Witchy Kingdom – Snippet 21

“The Prophecy of the Law’s Rebirth has in fact already been fulfilled,” Tarami said. “Again in his final testament, Onandagos said: ‘In that day the serpent shall be reborn. My very words shall be eaten by the serpent and forgotten, and the children of my people shall fall into a deep sleep, in which sleep they shall dream great dreams of sin. They shall again scar their bodies as of old, and worship the serpent who seduced their father. But in the heart of the city whose foundations I have laid, the children of my people shall find again my words. My words shall restore them to the true way of God.'”

“You say this prophecy came true already.” Luman’s head was spinning. He had never cared much to learn about the cult practices and beliefs of the Firstborn, and now he was finding it considerably more complex that he could have imagined.

“For centuries, The Law of the Way was lost, and the children of the people of Onandagos languished in sin. The worship of the serpent returned.”

“They scarred their bodies?”

“Circumcision,” Tarami said. “A gleeful reminder of the days when the serpent-demon demanded that all men in Her service be castrated.”

“Jesus was circumcised,” Luman said.

“An old lie whispered by a djinn into Luke’s ear.” Tarami smiled ruefully. “Paul knew better.

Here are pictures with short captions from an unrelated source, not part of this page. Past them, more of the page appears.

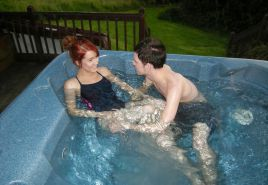 Couple fuck in jacuzzi in a swimsuit
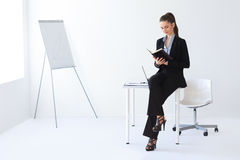 Retrato del cuaderno hermoso de la lectura de la mujer de negocios en apagado fotografía de archivo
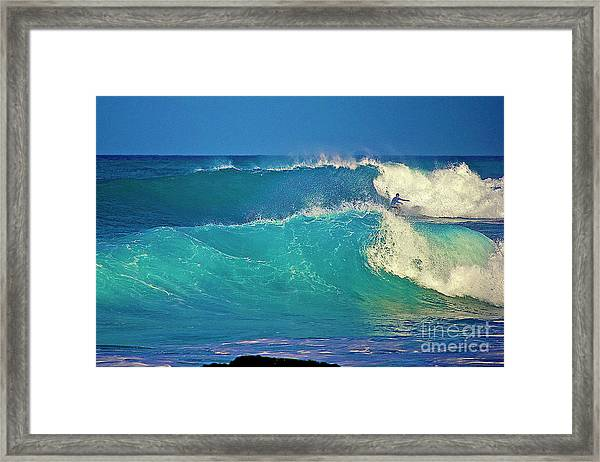 Waves And Surfer In Morning Light Framed Print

As did Onandagos.”

“And then, what did you say? In the heart of the city?”

“In the days of Sarah Elytharias’s grandfather,” Tarami said. “He ordered renovations in the Basilica. There was found a hollow space within the wall, a place into which sacred texts had been discarded, to avoid desecrating them by destruction after their pages had moldered and their ink faded. Most of these were texts we had long possessed, but we also found The Law of the Way.”

“How did people take it?”

“The king, for all his youth, grieved. He tore his hair to realized how sinful his people had become. He ordered the Temple of the Sun torn down, and the serpent’s priestesses slain.”

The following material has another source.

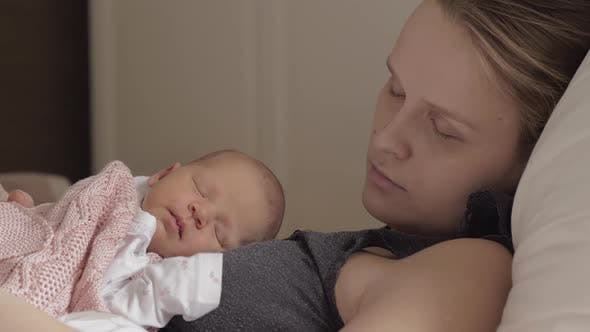 Mother and Newborn Daughter Sleeping Together in Daytime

Luman raised his eyebrows in surprise. “Those things didn’t happen.”

Tarami shook his head sadly. “There was war in the streets. A great number of the people of Cahokia, and especially of the people of the land–peasants, farmers, slaves, ordinary people–refused to surrender their goddess. But in the compromise that the king forced on the serpent’s daughters, they agreed to tear down their veil and lay open their secrets. And even Kyres Elytharias, for all his wicked attempts to bring back the cult of so-called Wisdom, never re-veiled the serpent throne.”

Luman felt exhausted. “And your pilgrimage . . . you asked God to overthrow the serpent?”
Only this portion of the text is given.